### WRITTEN EXERCISE
Reproduce the following forum answer on the BeautifulSoup scraping loop in full, character for character.

CodePudding user response:

It is because the for-loops go through, but always overwrite the values, so that only the last value remains, which is then added to the dataset.

Recommendation - Try to simplify and orient yourself to the container element with class grid-item that contains the information, iterate over all these containers and then add the data to your dataset. This way you only need a single for-loop, which is easier to control.

Following example uses css selectors as I prefer to work with these:

...
soup = BeautifulSoup(f.read(), "html.parser")
for e in soup.select('.grid-item'):
    dataset.append({
        'Field_01':e.img.get('data-src'),
        'Field_02':e.select_one('.grid-title').get_text(strip=True),
        'Field_03':baseurl   e.a.get('href'),
        'Field_04':e.select_one('.product-price').get_text(strip=True)
    })

but you can use find_all() or find() instead as well. Check also get_text() and its parameters, to get rid of breaks or whitespaces.

for e in soup.find_all('div', class_='grid-item'):
        dataset.append({
            'Field_01':e.find('img', class_='grid-item-image').get('data-src'),
            'Field_02':e.find('div', class_='grid-title').get_text(strip=True),
            'Field_03':baseurl   e.find('a', class_='grid-item-link').get('href'),
            'Field_04':e.find('div', class_='product-price').get_text(strip=True)
        })

### RAW DATA
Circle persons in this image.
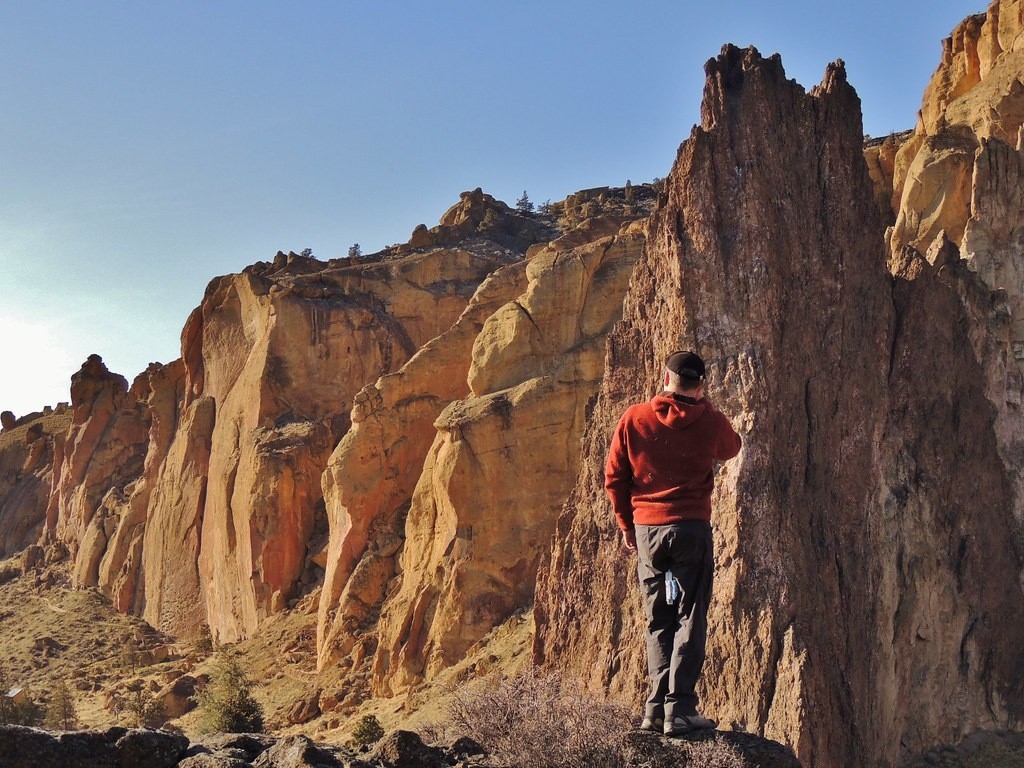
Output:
...
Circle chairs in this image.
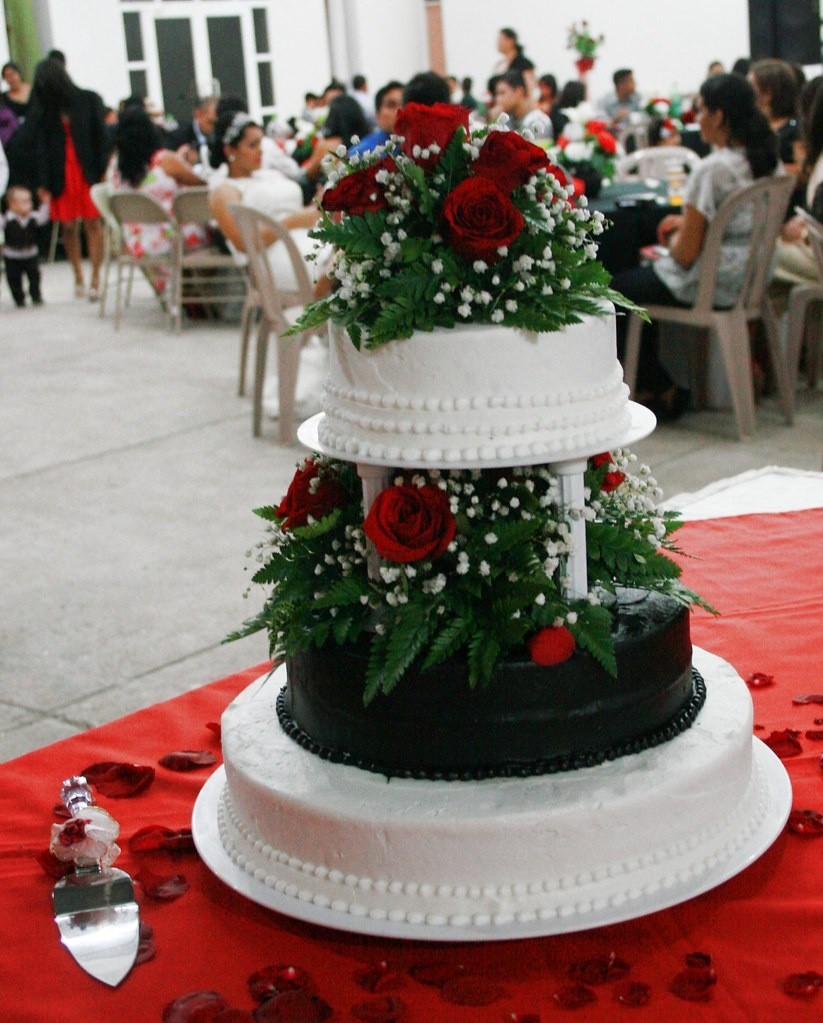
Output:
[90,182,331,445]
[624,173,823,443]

### ANSWER
CodePudding user response:

It is because the for-loops go through, but always overwrite the values, so that only the last value remains, which is then added to the dataset.

Recommendation - Try to simplify and orient yourself to the container element with class grid-item that contains the information, iterate over all these containers and then add the data to your dataset. This way you only need a single for-loop, which is easier to control.

Following example uses css selectors as I prefer to work with these:

...
soup = BeautifulSoup(f.read(), "html.parser")
for e in soup.select('.grid-item'):
    dataset.append({
        'Field_01':e.img.get('data-src'),
        'Field_02':e.select_one('.grid-title').get_text(strip=True),
        'Field_03':baseurl   e.a.get('href'),
        'Field_04':e.select_one('.product-price').get_text(strip=True)
    })

but you can use find_all() or find() instead as well. Check also get_text() and its parameters, to get rid of breaks or whitespaces.

for e in soup.find_all('div', class_='grid-item'):
        dataset.append({
            'Field_01':e.find('img', class_='grid-item-image').get('data-src'),
            'Field_02':e.find('div', class_='grid-title').get_text(strip=True),
            'Field_03':baseurl   e.find('a', class_='grid-item-link').get('href'),
            'Field_04':e.find('div', class_='product-price').get_text(strip=True)
        })